*Short problem:* Edit the entries below by replacing "skirting board" with "baseboard", and leave everything else unchanged.

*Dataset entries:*
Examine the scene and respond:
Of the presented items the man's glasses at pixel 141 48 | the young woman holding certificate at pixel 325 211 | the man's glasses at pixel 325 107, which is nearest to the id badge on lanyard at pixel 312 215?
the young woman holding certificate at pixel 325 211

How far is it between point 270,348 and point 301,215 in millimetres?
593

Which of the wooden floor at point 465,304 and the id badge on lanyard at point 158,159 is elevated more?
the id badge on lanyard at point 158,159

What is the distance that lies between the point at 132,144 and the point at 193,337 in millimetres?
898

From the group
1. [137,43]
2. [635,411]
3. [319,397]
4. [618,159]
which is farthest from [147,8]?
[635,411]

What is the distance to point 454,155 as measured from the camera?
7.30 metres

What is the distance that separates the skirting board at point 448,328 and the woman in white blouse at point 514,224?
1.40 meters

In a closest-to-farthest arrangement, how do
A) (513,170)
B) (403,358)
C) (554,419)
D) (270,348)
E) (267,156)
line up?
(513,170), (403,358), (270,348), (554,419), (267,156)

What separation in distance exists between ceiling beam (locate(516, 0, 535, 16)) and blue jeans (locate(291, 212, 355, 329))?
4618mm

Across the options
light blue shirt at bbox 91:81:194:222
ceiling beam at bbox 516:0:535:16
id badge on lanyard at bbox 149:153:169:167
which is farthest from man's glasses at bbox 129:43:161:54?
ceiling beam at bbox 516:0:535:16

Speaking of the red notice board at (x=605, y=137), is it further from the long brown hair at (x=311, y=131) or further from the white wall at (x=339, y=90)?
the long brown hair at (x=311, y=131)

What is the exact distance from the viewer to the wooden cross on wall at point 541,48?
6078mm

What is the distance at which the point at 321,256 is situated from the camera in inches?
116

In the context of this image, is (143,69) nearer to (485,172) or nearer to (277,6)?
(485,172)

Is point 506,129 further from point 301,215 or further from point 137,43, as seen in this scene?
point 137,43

*Result:*
Examine the scene and respond:
Of the presented items the man's glasses at pixel 141 48 | the young woman holding certificate at pixel 325 211 | the man's glasses at pixel 325 107, which is nearest to the id badge on lanyard at pixel 312 215?
the young woman holding certificate at pixel 325 211

How far is it between point 270,348 and point 301,215 in millimetres?
593

Which of the wooden floor at point 465,304 and the id badge on lanyard at point 158,159 is elevated more?
the id badge on lanyard at point 158,159

What is the distance that lies between the point at 132,144 and the point at 193,337 in millimetres?
898

From the group
1. [137,43]
2. [635,411]
3. [319,397]
4. [618,159]
which is farthest from [147,8]?
[635,411]

What is the distance to point 454,155 as measured from the camera?
7.30 metres

What is the distance that separates the baseboard at point 448,328 and the woman in white blouse at point 514,224?
1.40 meters

In a closest-to-farthest arrangement, how do
A) (513,170)
B) (403,358)
C) (554,419)
D) (270,348)
E) (267,156)
line up?
(513,170), (403,358), (270,348), (554,419), (267,156)

What separation in distance exists between ceiling beam (locate(516, 0, 535, 16)) and blue jeans (locate(291, 212, 355, 329))?
4618mm

Across the options
light blue shirt at bbox 91:81:194:222
ceiling beam at bbox 516:0:535:16
id badge on lanyard at bbox 149:153:169:167
which is farthest from man's glasses at bbox 129:43:161:54?
ceiling beam at bbox 516:0:535:16

Speaking of the red notice board at (x=605, y=137), is it further from the long brown hair at (x=311, y=131) or further from the white wall at (x=339, y=90)?
the long brown hair at (x=311, y=131)

What is the exact distance from the viewer to the wooden cross on wall at point 541,48?
6078mm

What is the distance at which the point at 321,256 is situated from the camera in inches?
116

In the context of this image, is (143,69) nearer to (485,172) or nearer to (277,6)?
(485,172)

Is point 506,129 further from point 301,215 or further from point 137,43, as seen in this scene?
point 137,43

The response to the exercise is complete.